その光の下、一人静かに座って空を仰ぐリリス。


「眠れませんか?」

背後から、落ち着いた声がかけられた。


振り返ると、そこには蓮。

月明かりに照らされた横顔は、いつもより穏やかに見える。


「………うむ。今日は色々なことが起きすぎじゃ」

リリスは小さく肩を落とし、苦笑を漏らす。


「そうですね。
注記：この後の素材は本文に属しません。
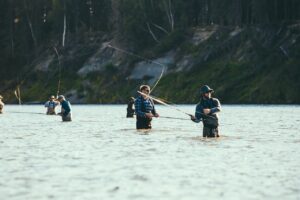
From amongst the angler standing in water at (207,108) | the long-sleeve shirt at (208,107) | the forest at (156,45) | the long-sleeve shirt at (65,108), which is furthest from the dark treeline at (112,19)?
the long-sleeve shirt at (208,107)

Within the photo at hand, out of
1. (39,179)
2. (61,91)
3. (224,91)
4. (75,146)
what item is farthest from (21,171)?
(61,91)

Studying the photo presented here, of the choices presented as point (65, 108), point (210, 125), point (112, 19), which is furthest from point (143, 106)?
point (112, 19)

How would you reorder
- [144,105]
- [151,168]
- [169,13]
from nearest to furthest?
[151,168]
[144,105]
[169,13]

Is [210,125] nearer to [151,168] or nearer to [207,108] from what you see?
[207,108]

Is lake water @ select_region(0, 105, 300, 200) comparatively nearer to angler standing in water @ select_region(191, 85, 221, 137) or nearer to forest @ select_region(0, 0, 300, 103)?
angler standing in water @ select_region(191, 85, 221, 137)

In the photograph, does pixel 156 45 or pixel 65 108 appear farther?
pixel 156 45

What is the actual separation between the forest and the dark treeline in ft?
0.46

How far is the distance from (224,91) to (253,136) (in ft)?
166

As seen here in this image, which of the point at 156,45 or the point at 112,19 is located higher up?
the point at 112,19

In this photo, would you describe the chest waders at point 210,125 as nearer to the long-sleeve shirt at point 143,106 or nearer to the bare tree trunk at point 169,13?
the long-sleeve shirt at point 143,106

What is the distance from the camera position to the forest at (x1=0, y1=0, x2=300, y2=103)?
7625cm

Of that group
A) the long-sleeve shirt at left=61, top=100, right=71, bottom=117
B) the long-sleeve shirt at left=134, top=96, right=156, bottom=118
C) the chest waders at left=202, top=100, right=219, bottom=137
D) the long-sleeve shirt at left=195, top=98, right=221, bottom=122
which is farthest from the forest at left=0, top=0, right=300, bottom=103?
the long-sleeve shirt at left=195, top=98, right=221, bottom=122

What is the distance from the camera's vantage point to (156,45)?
9225 cm

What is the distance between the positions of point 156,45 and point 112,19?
64.8 ft
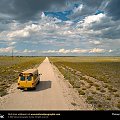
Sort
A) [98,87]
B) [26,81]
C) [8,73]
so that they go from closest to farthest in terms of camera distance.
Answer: [26,81], [98,87], [8,73]

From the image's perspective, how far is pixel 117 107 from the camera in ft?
55.2

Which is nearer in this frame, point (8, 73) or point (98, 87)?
point (98, 87)

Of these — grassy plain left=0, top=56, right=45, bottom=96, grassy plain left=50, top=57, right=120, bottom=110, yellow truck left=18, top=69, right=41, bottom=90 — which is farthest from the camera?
grassy plain left=0, top=56, right=45, bottom=96

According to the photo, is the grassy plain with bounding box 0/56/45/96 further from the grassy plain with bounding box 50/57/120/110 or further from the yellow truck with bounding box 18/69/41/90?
the grassy plain with bounding box 50/57/120/110

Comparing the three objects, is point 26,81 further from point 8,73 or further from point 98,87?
point 8,73

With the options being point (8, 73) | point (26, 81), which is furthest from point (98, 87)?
point (8, 73)

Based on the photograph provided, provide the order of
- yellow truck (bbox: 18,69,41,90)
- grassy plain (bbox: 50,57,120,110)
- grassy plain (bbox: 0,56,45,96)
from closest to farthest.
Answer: grassy plain (bbox: 50,57,120,110)
yellow truck (bbox: 18,69,41,90)
grassy plain (bbox: 0,56,45,96)

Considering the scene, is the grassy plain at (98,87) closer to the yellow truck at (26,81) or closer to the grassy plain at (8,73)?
the yellow truck at (26,81)

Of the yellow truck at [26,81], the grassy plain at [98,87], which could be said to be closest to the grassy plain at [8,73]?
the yellow truck at [26,81]

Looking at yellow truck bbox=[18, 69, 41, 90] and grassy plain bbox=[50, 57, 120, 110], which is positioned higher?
yellow truck bbox=[18, 69, 41, 90]

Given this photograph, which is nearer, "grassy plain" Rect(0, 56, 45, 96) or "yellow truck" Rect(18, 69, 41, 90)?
"yellow truck" Rect(18, 69, 41, 90)

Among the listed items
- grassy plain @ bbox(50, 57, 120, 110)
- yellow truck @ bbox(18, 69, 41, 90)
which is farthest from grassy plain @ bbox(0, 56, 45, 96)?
grassy plain @ bbox(50, 57, 120, 110)
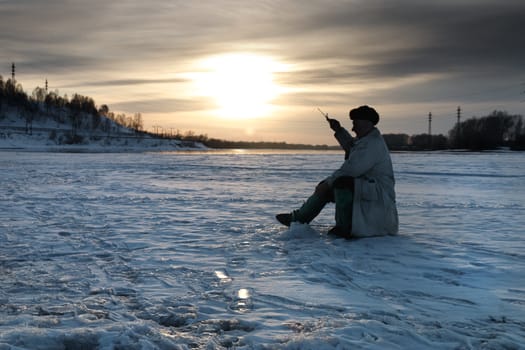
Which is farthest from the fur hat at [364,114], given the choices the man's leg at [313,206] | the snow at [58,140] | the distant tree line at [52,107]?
the distant tree line at [52,107]

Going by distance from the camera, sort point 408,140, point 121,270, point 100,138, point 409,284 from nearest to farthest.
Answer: point 409,284
point 121,270
point 100,138
point 408,140

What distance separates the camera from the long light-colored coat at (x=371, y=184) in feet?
15.3

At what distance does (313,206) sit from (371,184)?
82 cm

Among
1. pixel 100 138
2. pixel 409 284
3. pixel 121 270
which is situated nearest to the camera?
pixel 409 284

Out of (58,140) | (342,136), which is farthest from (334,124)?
(58,140)

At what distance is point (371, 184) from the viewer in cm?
467

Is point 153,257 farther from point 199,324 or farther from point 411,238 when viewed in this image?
point 411,238

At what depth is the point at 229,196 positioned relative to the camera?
9.21 meters

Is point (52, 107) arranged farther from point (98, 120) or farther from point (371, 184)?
point (371, 184)

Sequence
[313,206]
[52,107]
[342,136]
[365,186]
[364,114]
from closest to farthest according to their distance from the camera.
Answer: [365,186] < [364,114] < [313,206] < [342,136] < [52,107]

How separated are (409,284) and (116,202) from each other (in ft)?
19.5

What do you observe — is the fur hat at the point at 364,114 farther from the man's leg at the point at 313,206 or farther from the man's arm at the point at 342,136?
the man's leg at the point at 313,206

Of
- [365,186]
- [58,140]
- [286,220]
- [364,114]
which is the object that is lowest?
[286,220]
お疲れ様です」

蓮は優しく微笑み、月へと視線を戻した。


やわらかな沈黙のあと──


「……リリスさんは、レミアムさんのこと、苦手なんですか?」

蓮が問いかける。


「んむ……苦手、というか……なんというか……」

リリスは目を逸らし、言葉を探すように口ごもった。


「昔、色々あってのぅ……」


「色々……ですか」

蓮は苦笑し、続きを待つ。


「初めて会ったときは……本当に大人しい娘じゃったのだぞ? それが、ある日を境に──」


リリスは言い淀み、頬を赤らめる。

袖で口元を隠し、もぞもぞと続けた。


「会うたびに……抱きしめられたり、あ、あのように胸を……だな……」


「……あぁ」

蓮は目を瞬き、くすりと笑った。


「な、何がおかしいのじゃ!」

リリスは耳まで赤く染め、そっぽを向く。


「いえ……なんだか、その……大変だなって」

蓮は肩を揺らしつつも、その瞳は優しかった。


「ほ、本当に大変なんじゃぞ!?トイレに行くにもついてくるのじゃぞ!?」


「そ、それは……さぞお疲れ様でした」

少し苦笑気味に返す蓮。


「まったくじゃ……!」

頬を膨らませるリリスに、蓮は思わず笑みをこぼす。


そして──ふと真剣な眼差しで言葉を紡いだ。


「でも。魔王候補を辞退してまでリリスさんを選んだ想いは……本物ですよ」


「……わかっておる。わかっておるからこそ……悩んでおるのじゃ」


リリスの声は、夜風に溶けるようにかすかだった。